The 50/30/20 budget rule states that you should spend up to 50% of your after-tax income on needs and obligations that you must have or must do. The remaining half should be split between savings and debt repayment (20%) and everything else that you might want (30%).

What is the 70 rule in budgeting? ›

The 70-20-10 budget formula divides your after-tax income into three buckets: 70% for living expenses, 20% for savings and debt, and 10% for additional savings and donations. By allocating your available income into these three distinct categories, you can better manage your money on a daily basis.

What happens if you don't track your expenses? ›

Without a clear picture of finances and the added risk of operational expenses costing up to 20% more inclusive of late fees, you are missing opportunities to save, even a little amount every month toward financial goals. If you are NOT tracking expenses, financial goals are purely theoretical!

Is it healthy to keep track of every dollar I spend? ›

To a certain point this is a very healthy and rational attitude. However, spending too much time this way can deform the way you see your money and lead to you being obsessed with your account. Money is an aid, not the goal. I would personaly start with identifying where this pattern comes from.

Do I need to track my expenses? ›

Keeping track of your expenses on a regular basis is an important part of managing your overall finances. Not only does it help you see where your money goes, but it can also reveal to you your spending patterns.

What is the psychology behind overspending? ›

Overspending can happen for different reasons, such as: You might spend to make yourself feel better. Some people describe this as feeling like a temporary high. If you experience symptoms like mania or hypomania, you might spend more money or make impulsive financial decisions.

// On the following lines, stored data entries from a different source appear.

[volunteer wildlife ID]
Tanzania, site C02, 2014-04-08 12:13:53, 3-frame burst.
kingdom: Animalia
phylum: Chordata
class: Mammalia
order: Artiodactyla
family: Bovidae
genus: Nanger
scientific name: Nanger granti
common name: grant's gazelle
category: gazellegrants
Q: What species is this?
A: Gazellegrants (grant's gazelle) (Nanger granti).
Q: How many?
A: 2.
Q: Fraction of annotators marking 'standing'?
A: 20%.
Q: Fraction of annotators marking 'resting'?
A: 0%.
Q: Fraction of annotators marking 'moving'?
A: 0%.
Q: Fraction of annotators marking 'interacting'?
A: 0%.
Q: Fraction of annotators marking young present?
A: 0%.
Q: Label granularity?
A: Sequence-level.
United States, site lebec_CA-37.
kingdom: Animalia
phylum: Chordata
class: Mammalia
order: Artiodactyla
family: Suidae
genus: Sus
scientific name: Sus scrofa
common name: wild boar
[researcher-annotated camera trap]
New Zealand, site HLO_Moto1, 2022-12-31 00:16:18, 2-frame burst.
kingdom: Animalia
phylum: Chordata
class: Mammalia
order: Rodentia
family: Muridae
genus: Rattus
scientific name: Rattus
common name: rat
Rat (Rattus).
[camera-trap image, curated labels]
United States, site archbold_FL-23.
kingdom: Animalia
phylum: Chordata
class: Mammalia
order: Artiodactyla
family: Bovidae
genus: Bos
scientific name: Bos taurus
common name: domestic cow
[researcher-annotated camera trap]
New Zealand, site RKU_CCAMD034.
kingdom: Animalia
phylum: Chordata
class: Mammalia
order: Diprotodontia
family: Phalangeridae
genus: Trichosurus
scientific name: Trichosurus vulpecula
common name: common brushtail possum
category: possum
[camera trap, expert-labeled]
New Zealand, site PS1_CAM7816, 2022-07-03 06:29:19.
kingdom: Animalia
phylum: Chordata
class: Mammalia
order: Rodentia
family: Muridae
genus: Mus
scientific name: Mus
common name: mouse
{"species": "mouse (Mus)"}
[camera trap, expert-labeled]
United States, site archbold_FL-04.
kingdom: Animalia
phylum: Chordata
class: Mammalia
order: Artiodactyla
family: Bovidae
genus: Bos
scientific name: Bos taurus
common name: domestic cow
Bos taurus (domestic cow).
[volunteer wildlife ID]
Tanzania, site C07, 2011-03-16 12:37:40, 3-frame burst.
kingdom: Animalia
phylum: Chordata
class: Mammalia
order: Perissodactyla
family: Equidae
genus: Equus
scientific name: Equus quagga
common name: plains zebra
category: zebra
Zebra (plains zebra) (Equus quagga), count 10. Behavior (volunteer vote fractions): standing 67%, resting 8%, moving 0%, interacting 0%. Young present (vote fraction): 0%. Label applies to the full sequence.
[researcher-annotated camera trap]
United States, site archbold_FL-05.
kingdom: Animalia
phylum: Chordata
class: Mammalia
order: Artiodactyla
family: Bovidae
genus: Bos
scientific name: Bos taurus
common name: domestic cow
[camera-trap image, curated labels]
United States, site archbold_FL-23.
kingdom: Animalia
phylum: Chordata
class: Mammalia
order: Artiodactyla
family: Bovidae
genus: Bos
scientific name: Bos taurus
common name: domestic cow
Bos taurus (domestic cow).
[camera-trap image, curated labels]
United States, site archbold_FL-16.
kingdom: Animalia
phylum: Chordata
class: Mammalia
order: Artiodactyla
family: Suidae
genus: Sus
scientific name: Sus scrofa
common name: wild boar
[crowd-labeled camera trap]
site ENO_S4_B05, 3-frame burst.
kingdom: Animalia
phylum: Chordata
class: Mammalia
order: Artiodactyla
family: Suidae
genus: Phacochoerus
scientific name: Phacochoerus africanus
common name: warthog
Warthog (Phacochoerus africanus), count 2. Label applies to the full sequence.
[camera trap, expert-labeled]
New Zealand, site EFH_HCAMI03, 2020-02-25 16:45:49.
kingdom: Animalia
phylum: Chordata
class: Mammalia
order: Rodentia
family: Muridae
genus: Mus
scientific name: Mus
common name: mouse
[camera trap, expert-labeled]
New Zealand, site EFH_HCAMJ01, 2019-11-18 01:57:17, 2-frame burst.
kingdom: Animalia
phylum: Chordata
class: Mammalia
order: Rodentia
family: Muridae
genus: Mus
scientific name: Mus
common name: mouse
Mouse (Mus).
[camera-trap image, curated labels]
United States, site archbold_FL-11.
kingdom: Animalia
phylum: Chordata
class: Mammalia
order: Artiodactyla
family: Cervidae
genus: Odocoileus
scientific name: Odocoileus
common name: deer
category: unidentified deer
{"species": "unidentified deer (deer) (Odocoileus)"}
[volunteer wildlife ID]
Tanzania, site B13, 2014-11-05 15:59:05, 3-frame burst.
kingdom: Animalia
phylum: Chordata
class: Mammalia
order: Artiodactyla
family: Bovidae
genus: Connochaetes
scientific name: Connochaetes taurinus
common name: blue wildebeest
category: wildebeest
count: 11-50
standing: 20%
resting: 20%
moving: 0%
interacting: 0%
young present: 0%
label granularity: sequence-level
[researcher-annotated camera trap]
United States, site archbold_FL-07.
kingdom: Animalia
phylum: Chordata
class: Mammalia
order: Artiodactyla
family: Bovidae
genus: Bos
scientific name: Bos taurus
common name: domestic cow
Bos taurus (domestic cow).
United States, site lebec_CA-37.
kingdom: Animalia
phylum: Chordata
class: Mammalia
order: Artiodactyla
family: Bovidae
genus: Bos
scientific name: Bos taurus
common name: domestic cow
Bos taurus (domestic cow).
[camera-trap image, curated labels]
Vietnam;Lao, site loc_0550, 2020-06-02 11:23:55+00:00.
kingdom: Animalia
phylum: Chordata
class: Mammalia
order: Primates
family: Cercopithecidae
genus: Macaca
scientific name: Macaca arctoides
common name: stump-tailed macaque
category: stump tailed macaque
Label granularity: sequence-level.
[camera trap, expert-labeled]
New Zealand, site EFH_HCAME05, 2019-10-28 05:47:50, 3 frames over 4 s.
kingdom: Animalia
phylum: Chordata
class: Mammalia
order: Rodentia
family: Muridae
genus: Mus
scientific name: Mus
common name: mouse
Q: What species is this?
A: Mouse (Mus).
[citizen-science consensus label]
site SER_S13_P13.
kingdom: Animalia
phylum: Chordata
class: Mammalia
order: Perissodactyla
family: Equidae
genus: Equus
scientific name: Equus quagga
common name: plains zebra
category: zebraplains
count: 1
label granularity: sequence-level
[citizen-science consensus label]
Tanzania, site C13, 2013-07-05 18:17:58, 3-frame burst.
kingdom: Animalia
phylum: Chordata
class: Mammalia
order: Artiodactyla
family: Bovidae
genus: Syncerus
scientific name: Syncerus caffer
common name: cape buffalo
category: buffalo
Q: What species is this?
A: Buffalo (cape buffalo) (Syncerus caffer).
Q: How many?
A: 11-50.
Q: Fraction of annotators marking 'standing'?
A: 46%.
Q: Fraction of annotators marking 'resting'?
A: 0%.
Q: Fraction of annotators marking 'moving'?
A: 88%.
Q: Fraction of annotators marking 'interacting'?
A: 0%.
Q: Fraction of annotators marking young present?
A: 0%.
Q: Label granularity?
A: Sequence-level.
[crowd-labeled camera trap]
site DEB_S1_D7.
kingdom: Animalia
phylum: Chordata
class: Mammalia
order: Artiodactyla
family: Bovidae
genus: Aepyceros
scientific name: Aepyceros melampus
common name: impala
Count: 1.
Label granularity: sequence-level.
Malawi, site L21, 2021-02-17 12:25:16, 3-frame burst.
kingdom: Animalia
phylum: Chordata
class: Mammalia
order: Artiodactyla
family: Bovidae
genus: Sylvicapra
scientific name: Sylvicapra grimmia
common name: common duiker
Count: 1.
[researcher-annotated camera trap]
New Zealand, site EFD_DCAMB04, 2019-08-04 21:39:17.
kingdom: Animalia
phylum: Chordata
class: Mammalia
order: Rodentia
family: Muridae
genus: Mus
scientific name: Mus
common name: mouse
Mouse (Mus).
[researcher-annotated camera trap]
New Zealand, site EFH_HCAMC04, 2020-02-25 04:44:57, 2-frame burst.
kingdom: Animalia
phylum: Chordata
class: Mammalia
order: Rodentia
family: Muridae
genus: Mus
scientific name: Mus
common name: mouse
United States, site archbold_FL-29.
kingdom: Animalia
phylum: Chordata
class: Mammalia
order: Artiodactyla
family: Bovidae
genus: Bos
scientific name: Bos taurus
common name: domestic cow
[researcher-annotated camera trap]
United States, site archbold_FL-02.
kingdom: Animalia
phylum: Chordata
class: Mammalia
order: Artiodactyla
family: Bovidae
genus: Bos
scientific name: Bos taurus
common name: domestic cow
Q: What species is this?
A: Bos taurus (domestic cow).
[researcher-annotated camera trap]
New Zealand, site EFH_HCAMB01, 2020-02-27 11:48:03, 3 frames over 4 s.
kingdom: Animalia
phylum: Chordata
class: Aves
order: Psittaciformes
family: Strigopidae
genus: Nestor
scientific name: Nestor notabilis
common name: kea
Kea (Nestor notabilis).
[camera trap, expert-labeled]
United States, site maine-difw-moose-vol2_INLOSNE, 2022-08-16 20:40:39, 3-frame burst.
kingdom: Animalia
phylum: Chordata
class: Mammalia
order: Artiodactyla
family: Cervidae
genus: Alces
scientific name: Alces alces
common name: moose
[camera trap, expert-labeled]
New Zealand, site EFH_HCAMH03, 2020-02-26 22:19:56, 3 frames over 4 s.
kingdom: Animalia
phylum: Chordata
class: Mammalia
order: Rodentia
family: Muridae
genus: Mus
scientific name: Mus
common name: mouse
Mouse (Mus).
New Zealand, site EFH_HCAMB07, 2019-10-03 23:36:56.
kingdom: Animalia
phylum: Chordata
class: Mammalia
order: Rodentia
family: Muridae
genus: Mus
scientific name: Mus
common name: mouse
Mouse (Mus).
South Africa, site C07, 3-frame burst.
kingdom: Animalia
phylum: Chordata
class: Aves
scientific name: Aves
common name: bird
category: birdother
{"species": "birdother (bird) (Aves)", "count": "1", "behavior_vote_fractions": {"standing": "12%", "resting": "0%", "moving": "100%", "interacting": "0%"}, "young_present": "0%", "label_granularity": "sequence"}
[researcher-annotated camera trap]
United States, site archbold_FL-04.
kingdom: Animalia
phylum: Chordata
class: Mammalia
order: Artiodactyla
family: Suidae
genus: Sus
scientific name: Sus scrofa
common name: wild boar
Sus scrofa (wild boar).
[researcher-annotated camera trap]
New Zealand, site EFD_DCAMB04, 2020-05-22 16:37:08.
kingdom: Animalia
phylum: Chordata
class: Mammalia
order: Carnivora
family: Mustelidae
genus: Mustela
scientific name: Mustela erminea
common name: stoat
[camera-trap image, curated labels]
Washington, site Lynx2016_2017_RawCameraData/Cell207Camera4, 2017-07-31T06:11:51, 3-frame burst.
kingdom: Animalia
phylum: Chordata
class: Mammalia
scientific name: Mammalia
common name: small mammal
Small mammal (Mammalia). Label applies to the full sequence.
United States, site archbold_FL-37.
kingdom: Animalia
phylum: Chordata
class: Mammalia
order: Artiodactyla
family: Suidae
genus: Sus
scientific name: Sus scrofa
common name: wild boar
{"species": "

What is the average monthly expenses for a single person? ›

The average monthly expenses for one person can vary, but the average single person spends about $3,405 per month. Housing tends to consume the highest portion of monthly income, with the average annual spending on housing at $1,885 per month per person.

How to live on less money? ›

These seven tips may be able to help.
  1. Understand your current financial habits. Not sure how to start spending less? ...
  2. Create an effective budget and stick to it. ...
  3. Look for ways to reduce spending. ...
  4. Set financial goals for future success. ...
  5. Save for emergencies or major purchases. ...
  6. Pay down debt. ...
  7. Stay aware of lifestyle creep.

Is 80 20 a good investment strategy? ›

The 80/20 rule is a concept suggesting that 80% of your results come from 20% of your efforts. This rule can be used in various contexts; however, investing experts caution against using it in portfolio management.

What is the 20 10 rule for savings? ›

It says your total debt shouldn't equal more than 20% of your annual income, and that your monthly debt payments shouldn't be more than 10% of your monthly income. While the 20/10 rule can be a useful way to make conscious decisions about borrowing, it's not necessarily a useful approach to debt for everyone.

How does the 50 30 20 rule work for saving? ›

The 50-30-20 rule recommends putting 50% of your money toward needs, 30% toward wants, and 20% toward savings. The savings category also includes money you will need to realize your future goals.

What is the 80-20 rule of thumb for budgeting? ›

80/20 Rule: With this method, you immediately set aside 20% of your income into savings. The other 80% is yours to spend on whatever you want, no tracking involved.